14 am Beijing time, the U.S. Federal
Reserve Board announced the implementation of a third round of quantitative
easing (Quantitative Easing QE3), attracted worldwide attention. For a time,
many public opinion or analysis immediately seize “QE3” give
“steel industry Interpretation”, it seems introduction of “QE3”,
the current steel prices in China is expected to rise or rebound. This is a bit
Domestic steel market doldrums for nearly a
year, a Federal Reserve’s “QE3” can activate it? Even if we are dragged
too tired, too helpless by steel industry, we should not directly and tightly
associate the aim of lowing America’s long-term interest, family cost, corporate
financing cost and the ‘QES’ designed to ease labor market’s pressure with current reliance on
domestic consumption of China Steel industry, do not have to exaggerate
the effect on steel prices in China.
We say that the main reason for China steel
gridlock is because of domestic and international economic growth has slowed
down lead to steel consumption significantly reduced, the steel industry in the
long-term development of structural contradictions accumulated highlights, steel
industry long-term downturn resulting in a serious shortage of market
confidence. The relationship between characteristics and contradictions of
China Steel industry and the Federal Reserve’s “QE3” is relatively
“distant” and “indirect”.
From the view of the global economic
integration, the U.S. QE3 “printing money” or will enable China facing
inflation risk. U.S. launching QE3 would necessarily lead to commodity prices rise.

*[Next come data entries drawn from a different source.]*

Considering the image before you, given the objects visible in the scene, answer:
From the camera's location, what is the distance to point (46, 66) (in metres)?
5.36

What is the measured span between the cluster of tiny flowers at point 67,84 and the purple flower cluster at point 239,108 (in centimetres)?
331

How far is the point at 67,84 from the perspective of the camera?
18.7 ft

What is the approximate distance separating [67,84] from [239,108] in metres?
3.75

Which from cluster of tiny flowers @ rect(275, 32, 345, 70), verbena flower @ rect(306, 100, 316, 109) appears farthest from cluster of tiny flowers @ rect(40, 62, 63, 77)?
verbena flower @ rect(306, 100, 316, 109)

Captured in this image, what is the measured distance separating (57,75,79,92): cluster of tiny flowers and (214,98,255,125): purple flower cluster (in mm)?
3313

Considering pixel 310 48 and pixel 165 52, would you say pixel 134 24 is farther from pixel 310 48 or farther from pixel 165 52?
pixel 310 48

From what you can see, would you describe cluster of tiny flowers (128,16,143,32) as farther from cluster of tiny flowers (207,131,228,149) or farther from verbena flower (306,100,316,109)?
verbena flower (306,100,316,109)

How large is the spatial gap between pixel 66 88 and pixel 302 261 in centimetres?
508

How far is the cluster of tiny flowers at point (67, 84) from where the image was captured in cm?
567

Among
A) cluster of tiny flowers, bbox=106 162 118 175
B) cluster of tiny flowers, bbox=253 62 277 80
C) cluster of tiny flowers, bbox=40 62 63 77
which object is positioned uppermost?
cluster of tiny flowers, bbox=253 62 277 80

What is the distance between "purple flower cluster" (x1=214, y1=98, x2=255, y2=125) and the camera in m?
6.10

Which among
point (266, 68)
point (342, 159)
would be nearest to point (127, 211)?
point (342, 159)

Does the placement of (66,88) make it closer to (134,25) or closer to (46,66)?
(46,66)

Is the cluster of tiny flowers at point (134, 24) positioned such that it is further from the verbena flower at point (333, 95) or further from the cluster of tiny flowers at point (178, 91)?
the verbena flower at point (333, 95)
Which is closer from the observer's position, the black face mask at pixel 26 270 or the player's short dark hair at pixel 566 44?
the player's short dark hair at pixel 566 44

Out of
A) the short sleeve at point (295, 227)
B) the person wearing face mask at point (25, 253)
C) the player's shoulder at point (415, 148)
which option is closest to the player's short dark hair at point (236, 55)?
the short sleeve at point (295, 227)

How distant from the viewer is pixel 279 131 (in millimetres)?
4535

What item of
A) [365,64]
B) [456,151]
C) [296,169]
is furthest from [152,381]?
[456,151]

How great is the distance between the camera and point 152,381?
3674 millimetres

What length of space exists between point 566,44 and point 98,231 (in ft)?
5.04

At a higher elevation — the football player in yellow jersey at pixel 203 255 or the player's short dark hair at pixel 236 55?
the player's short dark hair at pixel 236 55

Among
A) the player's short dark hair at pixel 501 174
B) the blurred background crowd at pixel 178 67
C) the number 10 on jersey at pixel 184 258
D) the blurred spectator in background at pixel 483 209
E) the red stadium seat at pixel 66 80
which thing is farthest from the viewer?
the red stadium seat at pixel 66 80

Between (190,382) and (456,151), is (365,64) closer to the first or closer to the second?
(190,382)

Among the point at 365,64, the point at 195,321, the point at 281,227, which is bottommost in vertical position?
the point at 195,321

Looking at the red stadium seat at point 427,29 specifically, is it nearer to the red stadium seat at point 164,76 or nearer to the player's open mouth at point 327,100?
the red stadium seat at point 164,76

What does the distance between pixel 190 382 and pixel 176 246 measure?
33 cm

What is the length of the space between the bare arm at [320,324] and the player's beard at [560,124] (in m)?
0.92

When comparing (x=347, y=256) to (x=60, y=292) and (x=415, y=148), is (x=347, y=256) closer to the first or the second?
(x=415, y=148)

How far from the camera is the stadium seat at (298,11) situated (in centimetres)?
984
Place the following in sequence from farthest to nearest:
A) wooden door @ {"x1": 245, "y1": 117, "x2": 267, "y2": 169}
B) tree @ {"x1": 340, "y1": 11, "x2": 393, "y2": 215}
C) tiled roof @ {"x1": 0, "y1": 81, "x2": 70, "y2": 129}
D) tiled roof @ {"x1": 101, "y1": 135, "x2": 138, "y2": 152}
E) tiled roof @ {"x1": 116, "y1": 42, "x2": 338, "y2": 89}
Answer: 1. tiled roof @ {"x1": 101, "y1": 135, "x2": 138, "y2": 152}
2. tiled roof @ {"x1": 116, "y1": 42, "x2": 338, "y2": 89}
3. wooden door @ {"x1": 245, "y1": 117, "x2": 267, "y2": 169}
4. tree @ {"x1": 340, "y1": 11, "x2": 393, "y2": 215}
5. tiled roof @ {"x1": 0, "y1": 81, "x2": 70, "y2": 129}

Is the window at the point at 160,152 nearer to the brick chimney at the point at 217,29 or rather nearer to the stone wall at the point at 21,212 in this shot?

Since China is a major importer of commodities, rising commodity prices certainly
will lead to rising prices in China. In fact, after the release of “QE3”,
the most important and the most direct impact is the U.S. stock market,
commodity markets and precious metals market. However, it is hard to say what
kind of assistance QE3 can offer for the real economy, the role will be both
positive and negative, consolidated result may be negative.
Furthermore, the United States launched the
“QE3” certainly has a negative impact on the lives of the Chinese
people. Since China is a major importer of commodities, rising commodity prices
certainly will lead to rising prices in China. In 2011, China’s crude oil
imports close to 200 billion U.S. dollars, if crude oil prices rose 10% in the
next six months, then it means that China at least to spend about $ 10 billion
of financial resources to import crude oil. China’s retail gasoline prices are
now back to “8” era, if jumped 10% again may want to enter
“9” era. Then the new round of price increase is inevitable.